As Action Mental Health continues to focus on parenting as part of the #CovidWellbeingNI campaign, while promoting benefits of the Five Ways to Wellbeing, we’re urging mums and dads to encourage their children to take notice as we emerge from the lockdown – and beyond.
But what does it mean? Taking notice is a way of improving your mental wellbeing wherever you may be, right now. It means consciously bringing our mind’s attention and interest to the world around us and ourselves; what is going on externally to us and what is happening within us.
Taking notice means being present in the moment; observing what’s beautiful or unusual in the world. It means being aware of our thoughts and feelings as they arise, without getting lost in them. It means savouring the moment, learning a new skill, being thoughtful, attentive and appreciative of our actions.
Reduces worry, anxiety and depression
Numerous studies have shown that focusing too much on past events and worrying about the future can have a negative impact on our mental health and wellbeing. Obsessing about what’s past and what’s yet to come is strongly linked with common mental health conditions such as anxiety disorders and depression.
Why not open the conversation with your children about the benefits of Taking Notice, which can aid self awareness and promotepositive behaviour. Taking notice of the world around us can be something that we do during our everyday life. The key to taking notice is to be aware of what you’re doing, and trying to engage with it. Unlike, for example being active, taking notice is much more of a mental activity.
Taking Notice in your everyday life:
Taking Notice through Mindfulness
According to the New Economics Foundation, which devised the Five Ways of Wellbeing – which includes Taking Notice – mindfulness can prevent depression. It can also promote positive mental states; can help to self-regulate behaviour and heighten self-knowledge.
Professor Mark Williams, former director of the Oxford Mindfulness Centre, says that mindfulness means knowing directly what is going on inside and outside ourselves, moment by moment.
“It’s easy to stop noticing the world around us.

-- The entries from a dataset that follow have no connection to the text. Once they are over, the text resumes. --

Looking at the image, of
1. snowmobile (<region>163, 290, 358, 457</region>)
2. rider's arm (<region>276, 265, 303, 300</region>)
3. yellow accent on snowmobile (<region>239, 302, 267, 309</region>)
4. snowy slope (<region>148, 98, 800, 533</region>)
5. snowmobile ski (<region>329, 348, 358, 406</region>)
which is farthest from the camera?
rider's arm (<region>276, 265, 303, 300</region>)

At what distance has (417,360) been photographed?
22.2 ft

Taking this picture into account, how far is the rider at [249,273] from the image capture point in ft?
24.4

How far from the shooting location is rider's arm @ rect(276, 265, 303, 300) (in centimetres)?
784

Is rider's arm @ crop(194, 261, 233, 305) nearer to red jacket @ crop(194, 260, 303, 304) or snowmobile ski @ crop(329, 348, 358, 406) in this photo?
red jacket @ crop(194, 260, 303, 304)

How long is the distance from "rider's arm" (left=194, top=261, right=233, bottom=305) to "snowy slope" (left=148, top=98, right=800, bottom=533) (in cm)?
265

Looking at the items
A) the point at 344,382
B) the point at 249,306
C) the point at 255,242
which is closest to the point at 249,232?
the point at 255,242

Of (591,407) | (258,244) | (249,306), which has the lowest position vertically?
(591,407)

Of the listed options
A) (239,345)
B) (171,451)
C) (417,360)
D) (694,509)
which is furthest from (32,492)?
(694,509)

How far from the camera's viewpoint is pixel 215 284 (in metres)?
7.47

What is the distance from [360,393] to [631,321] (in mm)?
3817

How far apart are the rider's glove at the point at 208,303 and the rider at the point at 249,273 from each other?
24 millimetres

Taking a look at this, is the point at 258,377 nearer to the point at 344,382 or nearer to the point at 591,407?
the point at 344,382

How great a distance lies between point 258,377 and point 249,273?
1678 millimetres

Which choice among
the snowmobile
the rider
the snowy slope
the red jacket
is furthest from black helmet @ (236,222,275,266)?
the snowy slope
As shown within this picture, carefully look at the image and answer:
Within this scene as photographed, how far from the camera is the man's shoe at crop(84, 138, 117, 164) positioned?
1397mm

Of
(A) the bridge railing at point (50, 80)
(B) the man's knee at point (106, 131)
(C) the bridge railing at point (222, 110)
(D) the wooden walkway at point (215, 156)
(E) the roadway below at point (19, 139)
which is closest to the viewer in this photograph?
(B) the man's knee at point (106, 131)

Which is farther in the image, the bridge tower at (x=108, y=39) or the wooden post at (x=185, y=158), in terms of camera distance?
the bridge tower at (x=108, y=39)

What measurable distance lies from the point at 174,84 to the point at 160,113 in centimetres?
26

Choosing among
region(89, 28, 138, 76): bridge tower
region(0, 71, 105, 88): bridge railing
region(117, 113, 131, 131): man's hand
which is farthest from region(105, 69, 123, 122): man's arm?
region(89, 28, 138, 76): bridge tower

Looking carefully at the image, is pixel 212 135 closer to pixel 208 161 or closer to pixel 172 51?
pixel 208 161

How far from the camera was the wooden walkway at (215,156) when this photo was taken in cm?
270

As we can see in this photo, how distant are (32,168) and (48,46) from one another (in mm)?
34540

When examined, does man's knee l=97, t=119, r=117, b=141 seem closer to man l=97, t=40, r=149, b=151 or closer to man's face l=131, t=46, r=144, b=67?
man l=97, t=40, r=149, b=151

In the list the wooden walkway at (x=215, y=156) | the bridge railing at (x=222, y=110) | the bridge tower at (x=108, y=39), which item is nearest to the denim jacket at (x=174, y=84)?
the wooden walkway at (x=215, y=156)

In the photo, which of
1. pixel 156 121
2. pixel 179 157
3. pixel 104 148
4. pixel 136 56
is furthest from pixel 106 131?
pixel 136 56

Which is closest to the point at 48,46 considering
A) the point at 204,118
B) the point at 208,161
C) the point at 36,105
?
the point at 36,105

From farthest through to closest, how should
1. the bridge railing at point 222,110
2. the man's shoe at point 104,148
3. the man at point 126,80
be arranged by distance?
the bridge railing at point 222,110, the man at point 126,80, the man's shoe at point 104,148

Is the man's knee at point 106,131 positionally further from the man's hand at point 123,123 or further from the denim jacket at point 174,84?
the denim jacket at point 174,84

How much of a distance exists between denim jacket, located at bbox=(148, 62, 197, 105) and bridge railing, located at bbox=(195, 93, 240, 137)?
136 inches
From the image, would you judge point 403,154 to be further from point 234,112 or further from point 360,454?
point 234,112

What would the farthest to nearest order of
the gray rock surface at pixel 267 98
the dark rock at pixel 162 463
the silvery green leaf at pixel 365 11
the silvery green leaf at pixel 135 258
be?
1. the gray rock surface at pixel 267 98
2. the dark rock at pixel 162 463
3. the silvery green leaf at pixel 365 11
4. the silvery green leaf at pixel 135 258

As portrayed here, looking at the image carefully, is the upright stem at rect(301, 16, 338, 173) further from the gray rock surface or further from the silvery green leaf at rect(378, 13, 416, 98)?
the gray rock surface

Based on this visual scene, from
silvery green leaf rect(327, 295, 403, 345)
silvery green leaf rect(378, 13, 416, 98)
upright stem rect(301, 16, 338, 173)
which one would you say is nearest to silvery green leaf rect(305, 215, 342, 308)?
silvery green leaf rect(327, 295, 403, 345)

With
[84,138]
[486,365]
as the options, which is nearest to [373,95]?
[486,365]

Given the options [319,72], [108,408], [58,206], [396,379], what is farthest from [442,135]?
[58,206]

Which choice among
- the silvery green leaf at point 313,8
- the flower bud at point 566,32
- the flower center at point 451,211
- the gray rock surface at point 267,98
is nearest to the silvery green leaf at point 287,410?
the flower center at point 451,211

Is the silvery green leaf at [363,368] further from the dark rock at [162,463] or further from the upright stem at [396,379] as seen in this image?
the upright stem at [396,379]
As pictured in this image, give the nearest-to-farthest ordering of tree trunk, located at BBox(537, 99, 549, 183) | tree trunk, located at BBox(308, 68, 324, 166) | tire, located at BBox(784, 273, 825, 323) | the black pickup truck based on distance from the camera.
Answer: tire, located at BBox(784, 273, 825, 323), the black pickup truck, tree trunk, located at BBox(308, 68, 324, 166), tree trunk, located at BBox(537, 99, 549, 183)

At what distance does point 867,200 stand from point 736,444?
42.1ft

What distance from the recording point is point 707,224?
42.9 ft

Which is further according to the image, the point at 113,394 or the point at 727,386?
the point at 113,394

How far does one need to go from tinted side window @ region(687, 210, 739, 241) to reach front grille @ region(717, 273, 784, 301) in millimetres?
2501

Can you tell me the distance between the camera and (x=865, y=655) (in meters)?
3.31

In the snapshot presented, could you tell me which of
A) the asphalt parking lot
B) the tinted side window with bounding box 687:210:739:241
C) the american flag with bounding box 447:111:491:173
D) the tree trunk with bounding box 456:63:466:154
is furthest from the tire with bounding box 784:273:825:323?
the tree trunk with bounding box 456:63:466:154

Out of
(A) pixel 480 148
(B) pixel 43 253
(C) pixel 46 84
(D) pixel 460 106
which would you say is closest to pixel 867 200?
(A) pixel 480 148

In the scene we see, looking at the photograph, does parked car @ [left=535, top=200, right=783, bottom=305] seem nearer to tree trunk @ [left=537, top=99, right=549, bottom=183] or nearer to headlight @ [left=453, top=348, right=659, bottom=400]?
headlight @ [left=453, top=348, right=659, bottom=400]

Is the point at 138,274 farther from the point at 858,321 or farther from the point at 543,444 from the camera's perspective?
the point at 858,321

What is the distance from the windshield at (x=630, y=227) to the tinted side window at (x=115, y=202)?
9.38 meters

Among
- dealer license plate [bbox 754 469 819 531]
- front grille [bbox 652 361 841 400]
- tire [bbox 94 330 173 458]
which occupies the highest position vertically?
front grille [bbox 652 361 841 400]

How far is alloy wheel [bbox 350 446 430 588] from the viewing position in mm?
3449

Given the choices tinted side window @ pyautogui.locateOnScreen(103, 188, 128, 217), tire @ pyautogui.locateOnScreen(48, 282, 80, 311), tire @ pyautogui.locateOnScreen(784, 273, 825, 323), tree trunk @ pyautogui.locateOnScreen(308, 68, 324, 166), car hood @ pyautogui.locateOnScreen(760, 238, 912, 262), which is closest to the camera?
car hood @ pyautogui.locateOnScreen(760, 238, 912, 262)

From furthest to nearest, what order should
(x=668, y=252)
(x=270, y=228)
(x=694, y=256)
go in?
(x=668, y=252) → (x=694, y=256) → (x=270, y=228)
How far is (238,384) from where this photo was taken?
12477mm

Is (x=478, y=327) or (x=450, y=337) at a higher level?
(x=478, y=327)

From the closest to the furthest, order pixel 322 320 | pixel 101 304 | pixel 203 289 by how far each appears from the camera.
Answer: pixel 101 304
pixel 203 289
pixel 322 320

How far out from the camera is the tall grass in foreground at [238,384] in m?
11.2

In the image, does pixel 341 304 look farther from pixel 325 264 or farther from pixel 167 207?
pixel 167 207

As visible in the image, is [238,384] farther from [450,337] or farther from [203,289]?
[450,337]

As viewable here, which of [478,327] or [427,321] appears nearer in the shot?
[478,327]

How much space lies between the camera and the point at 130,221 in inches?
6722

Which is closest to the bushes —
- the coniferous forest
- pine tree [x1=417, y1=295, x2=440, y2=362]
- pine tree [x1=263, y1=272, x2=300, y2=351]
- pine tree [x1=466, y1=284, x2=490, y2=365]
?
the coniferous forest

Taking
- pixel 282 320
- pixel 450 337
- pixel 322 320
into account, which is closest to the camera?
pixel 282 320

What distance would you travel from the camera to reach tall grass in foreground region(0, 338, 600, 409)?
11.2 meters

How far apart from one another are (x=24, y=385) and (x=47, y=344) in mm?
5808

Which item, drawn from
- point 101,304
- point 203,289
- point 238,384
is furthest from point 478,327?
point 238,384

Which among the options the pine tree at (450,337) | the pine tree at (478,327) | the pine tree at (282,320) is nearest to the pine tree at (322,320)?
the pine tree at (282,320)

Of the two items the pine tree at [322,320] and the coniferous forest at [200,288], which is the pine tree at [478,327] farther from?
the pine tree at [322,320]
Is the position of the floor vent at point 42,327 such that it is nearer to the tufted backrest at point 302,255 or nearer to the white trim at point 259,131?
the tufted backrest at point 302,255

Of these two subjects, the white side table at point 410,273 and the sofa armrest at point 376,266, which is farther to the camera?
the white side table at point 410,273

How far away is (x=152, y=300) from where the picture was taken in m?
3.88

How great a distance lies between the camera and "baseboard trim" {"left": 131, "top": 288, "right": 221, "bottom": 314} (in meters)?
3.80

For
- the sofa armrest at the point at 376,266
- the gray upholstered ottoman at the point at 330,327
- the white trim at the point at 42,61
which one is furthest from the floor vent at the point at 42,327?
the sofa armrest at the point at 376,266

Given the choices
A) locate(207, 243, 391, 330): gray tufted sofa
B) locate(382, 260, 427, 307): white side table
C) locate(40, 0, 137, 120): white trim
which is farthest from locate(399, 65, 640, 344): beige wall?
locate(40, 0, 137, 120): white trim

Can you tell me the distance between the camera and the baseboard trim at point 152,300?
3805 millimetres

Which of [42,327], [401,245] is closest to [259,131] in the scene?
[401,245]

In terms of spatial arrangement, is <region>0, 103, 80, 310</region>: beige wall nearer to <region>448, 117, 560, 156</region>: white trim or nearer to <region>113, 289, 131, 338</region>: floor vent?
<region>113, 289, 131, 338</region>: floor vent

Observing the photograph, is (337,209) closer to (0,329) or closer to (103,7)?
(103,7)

It’s also easy to lose touch with the way our bodies are feeling and to end up living ‘in our heads’ – caught up in our thoughts without stopping to notice how those thoughts are driving our emotions and behaviour,” he says.
“It’s about allowing ourselves to see the present moment clearly. When we do that, it can positively change the way we see ourselves and our lives.
“Mindfulness also allows us to become more aware of the stream of thoughts and feelings that we experience and to see how we can become entangled in that stream in ways that are not helpful,” he said.
Mindfulness is recommended by the National Institute for Health and Care Excellence (NICE) as a way to prevent depression in people who have had three or more bouts in the past.